Iron and Magic (The Iron Covenant #1)(117)



There was only one solution to this problem. It was staring her straight in the face. Fear gripped her, so strong she could barely breathe. She was stronger, she reminded herself. She was always stronger.

She had to get him back. There was no other way.

Her voice came out cold. “Bring the cows.”

A shocked silence fell. The Iron Dogs looked around, bewildered.

“You can’t,” Savannah recoiled. “For him? You would manifest for him?”

“Hugh was abandoned by everyone in his life.” Her words rang out. “His parents, his teacher, his surrogate father. They all threw him away. He trusted us. He sacrificed himself to save us. This is his home. I’m his wife. I will not abandon him. Bring the cows.”





Elara stood on the wall. The fires had been lit, fighting back the night. On the field, remnants of the mrog force mulled about, confused. Stoyan was right. Most of them eventually walked off into the wilderness. She had no idea how long the magic wave would last, but tech would kill them, she was sure of it. There was too much magic in their bodies to survive the tech.

The moon had risen.

In the bailey, sigils were being drawn with chalk and salt. Dugas presided over it. He was wearing his white robe. On the walls and in the bailey the Departed waited, wearing white. A line of cows stood waiting, each decorated with sigils drawn in white, dedicated to her. Fifteen total. That would do.

“Don’t do this,” Savannah said, her voice pleading. “You have everything you want. Just let Nez have him. It solves all of our problems.”

“No.”

“Elara…”

“Do you remember that night?” she asked. She didn’t have to specify which night. It was always the first night, the night she was reborn.

“Of course I remember.”

“You said then that loyalty was the only thing we had.

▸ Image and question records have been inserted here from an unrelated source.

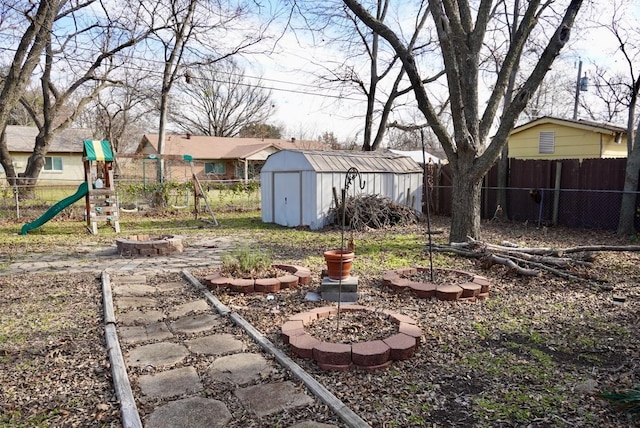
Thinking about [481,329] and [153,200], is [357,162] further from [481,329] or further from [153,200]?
[481,329]

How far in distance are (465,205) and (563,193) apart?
4917 millimetres

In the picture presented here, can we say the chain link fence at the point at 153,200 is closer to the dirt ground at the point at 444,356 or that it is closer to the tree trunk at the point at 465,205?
the tree trunk at the point at 465,205

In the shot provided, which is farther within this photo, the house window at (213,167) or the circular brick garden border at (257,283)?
the house window at (213,167)

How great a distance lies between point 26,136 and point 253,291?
96.3 feet

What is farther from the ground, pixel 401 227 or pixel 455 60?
pixel 455 60

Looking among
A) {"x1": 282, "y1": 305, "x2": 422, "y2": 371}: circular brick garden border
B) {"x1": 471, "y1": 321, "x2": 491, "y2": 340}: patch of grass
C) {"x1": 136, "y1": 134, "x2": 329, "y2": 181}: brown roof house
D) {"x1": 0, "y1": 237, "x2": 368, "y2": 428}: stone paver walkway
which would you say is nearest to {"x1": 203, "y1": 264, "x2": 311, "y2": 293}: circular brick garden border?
{"x1": 0, "y1": 237, "x2": 368, "y2": 428}: stone paver walkway

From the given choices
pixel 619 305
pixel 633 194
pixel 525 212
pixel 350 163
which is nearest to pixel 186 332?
pixel 619 305

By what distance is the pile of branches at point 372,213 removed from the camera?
1030 centimetres

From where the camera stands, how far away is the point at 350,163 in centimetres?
1132

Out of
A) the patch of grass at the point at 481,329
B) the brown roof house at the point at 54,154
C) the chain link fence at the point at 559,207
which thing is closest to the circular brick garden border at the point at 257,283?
the patch of grass at the point at 481,329

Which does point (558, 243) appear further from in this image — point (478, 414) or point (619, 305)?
point (478, 414)

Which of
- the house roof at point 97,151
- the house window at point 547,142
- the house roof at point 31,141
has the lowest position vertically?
the house roof at point 97,151

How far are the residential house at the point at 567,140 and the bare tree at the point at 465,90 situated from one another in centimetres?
643

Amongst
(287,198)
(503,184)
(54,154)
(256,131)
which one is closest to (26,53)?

Before friendship, before love, before wealth, there is loyalty.”

Savannah didn’t answer.

“I’ve made up my mind,” Elara said. “I have to bring him back.”

Savannah opened her arms and wrapped them around her. “You poor child,” the witch whispered.

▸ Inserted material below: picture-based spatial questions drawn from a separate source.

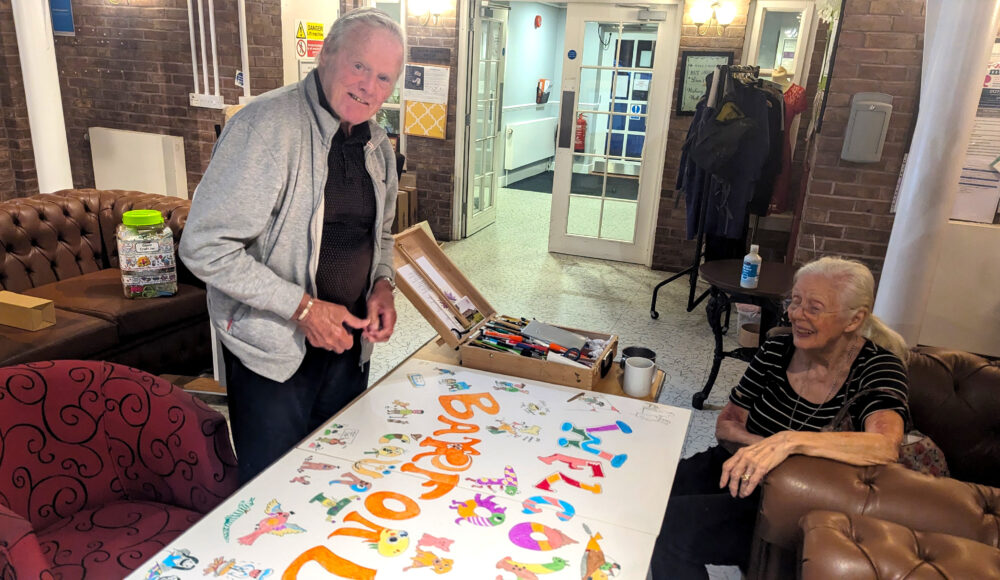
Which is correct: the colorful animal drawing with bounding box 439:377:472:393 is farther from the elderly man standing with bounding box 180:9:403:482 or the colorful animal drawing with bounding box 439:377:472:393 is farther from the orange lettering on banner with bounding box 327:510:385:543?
the orange lettering on banner with bounding box 327:510:385:543

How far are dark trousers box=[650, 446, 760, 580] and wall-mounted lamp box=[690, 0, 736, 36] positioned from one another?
406 cm

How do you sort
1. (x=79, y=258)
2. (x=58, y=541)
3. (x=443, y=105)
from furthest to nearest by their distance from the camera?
(x=443, y=105) < (x=79, y=258) < (x=58, y=541)

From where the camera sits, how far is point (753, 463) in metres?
1.55

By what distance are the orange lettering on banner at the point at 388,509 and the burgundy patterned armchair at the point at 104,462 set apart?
1.77ft

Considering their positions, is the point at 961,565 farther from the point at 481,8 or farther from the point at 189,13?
the point at 189,13

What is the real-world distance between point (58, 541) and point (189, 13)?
16.4 feet

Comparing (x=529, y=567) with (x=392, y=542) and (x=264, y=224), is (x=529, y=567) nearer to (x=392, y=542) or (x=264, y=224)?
(x=392, y=542)

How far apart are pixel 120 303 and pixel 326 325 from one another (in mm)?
1910

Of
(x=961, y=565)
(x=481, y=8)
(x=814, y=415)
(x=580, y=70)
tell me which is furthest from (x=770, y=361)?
(x=481, y=8)

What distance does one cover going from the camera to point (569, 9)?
5.32m

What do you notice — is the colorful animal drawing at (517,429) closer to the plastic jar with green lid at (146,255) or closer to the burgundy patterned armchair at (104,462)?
the burgundy patterned armchair at (104,462)

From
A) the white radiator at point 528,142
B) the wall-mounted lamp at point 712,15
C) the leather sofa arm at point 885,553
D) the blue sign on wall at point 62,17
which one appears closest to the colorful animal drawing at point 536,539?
the leather sofa arm at point 885,553

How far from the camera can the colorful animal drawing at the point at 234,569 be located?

Elara rested her head on Savannah’s shoulder, the way she had done when she was little and for a moment she was ten years old again, frightened and alone on that first night.

“You poor sweet girl. You can do this, you hear? You can hold it at bay. Don’t surrender to it. Don’t let it devour you.” Her voice broke. “You’re stronger than it. You hear me? You grip it and you make it obey. Don’t forget who you are.”

“I won’t,” Elara promised. She believed it. She had no choice. Any doubt and she would lose.

Savannah let her go, looked at her, and brushed the stray hair off Elara’s face. There were tears in her eyes. “It’s time then.”

Elara walked down the stairs to the bailey.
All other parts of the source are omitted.